ちぃこと1



 「はぁ……俺、やられそ」
 「ほへ?」
 
 すっかり緩みきっていた私は、お兄さんのその言葉にへんてこな返事をした。

 「そういうの、反則だよなーほんとに」
 「へ? え? なんの、ことを……」
 「ん? いやなんでもない」

 お兄さんが訳の分からない言葉の羅列を続けるので、私は思案顔で首を傾げる。

 すると頭上にあったお兄さんの手と髪の毛が擦れて、しゃらっと鳴った。

 それをきっかけにまた、わしゃわしゃっと派手にかき乱され、最後だと言う感じでポンと頭を軽く叩いてお兄さんの手は離れた。

 ちょっと寂しい、かも……なんて思う間もなく、お兄さんから不思議なお願いをされた。

 「ちょっと、そのおにぎり貸して」
 「あ、うん、はい」

 返事をしながら何だろうと思いつつも、さっきと同じようにもう一度お兄さんの前に差し出した。

 「うーん。

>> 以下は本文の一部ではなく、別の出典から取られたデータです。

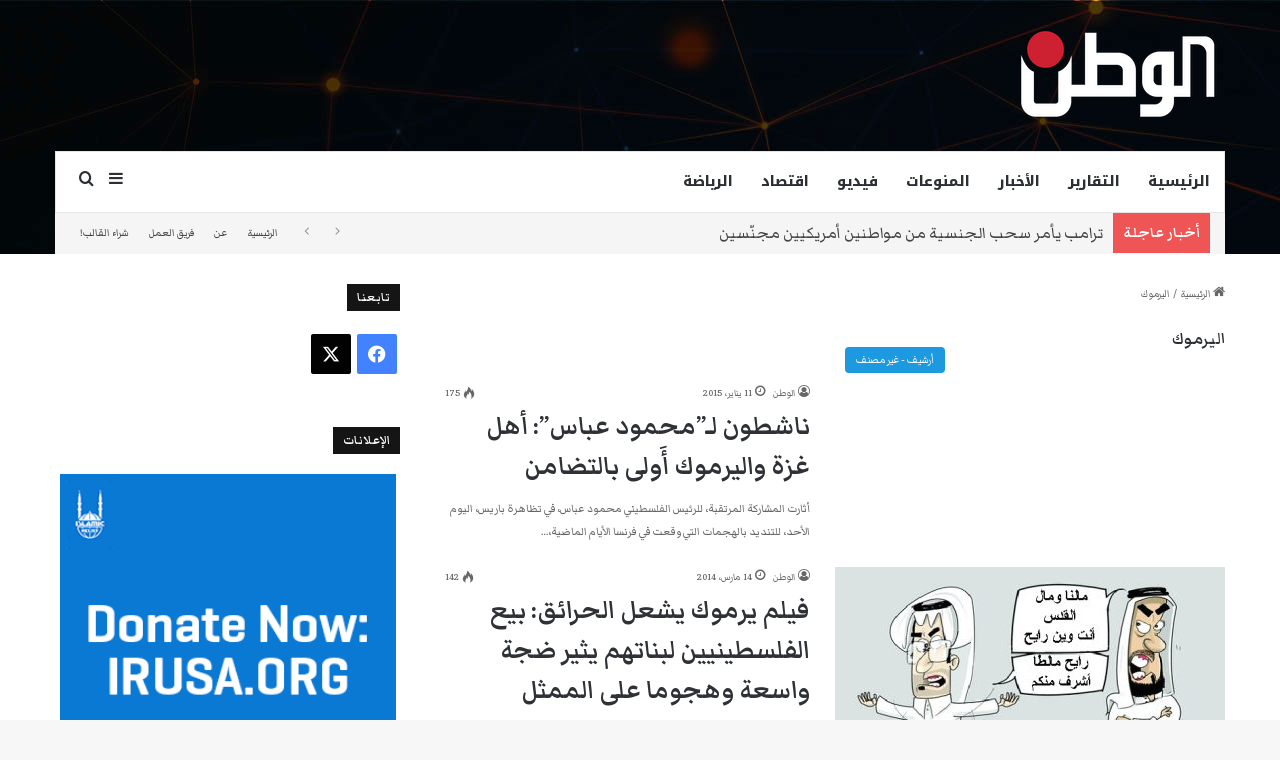

--- FILE ---
content_type: text/html; charset=utf-8
request_url: https://www.google.com/recaptcha/api2/aframe
body_size: 263
content:
<!DOCTYPE HTML><html><head><meta http-equiv="content-type" content="text/html; charset=UTF-8"></head><body><script nonce="xeMdYltcPdmsAfsbxmdEuw">/** Anti-fraud and anti-abuse applications only. See google.com/recaptcha */ try{var clients={'sodar':'https://pagead2.googlesyndication.com/pagead/sodar?'};window.addEventListener("message",function(a){try{if(a.source===window.parent){var b=JSON.parse(a.data);var c=clients[b['id']];if(c){var d=document.createElement('img');d.src=c+b['params']+'&rc='+(localStorage.getItem("rc::a")?sessionStorage.getItem("rc::b"):"");window.document.body.appendChild(d);sessionStorage.setItem("rc::e",parseInt(sessionStorage.getItem("rc::e")||0)+1);localStorage.setItem("rc::h",'1768708936705');}}}catch(b){}});window.parent.postMessage("_grecaptcha_ready", "*");}catch(b){}</script></body></html>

じゃ、お前食ってみて」
 「私?」
 「うん」

 お兄さんは極真面目な表情を浮かべて私に食事を促した。
 
 正直なところ、まだドキドキはする。

 けれど、すでに一口食べてしまった私は強い。

 目の前にして、一瞬抵抗の意を感じたものの、それ以上に真面目な態度のお兄さんに気圧されて、私はゆっくりとだけどおにぎりにもう一度齧りついた。

 もぐもぐ……うん、美味しい。

 こんな状況だと言うのに、やはり美味しさに顔が綻ぶ私はちょっと食に弱い。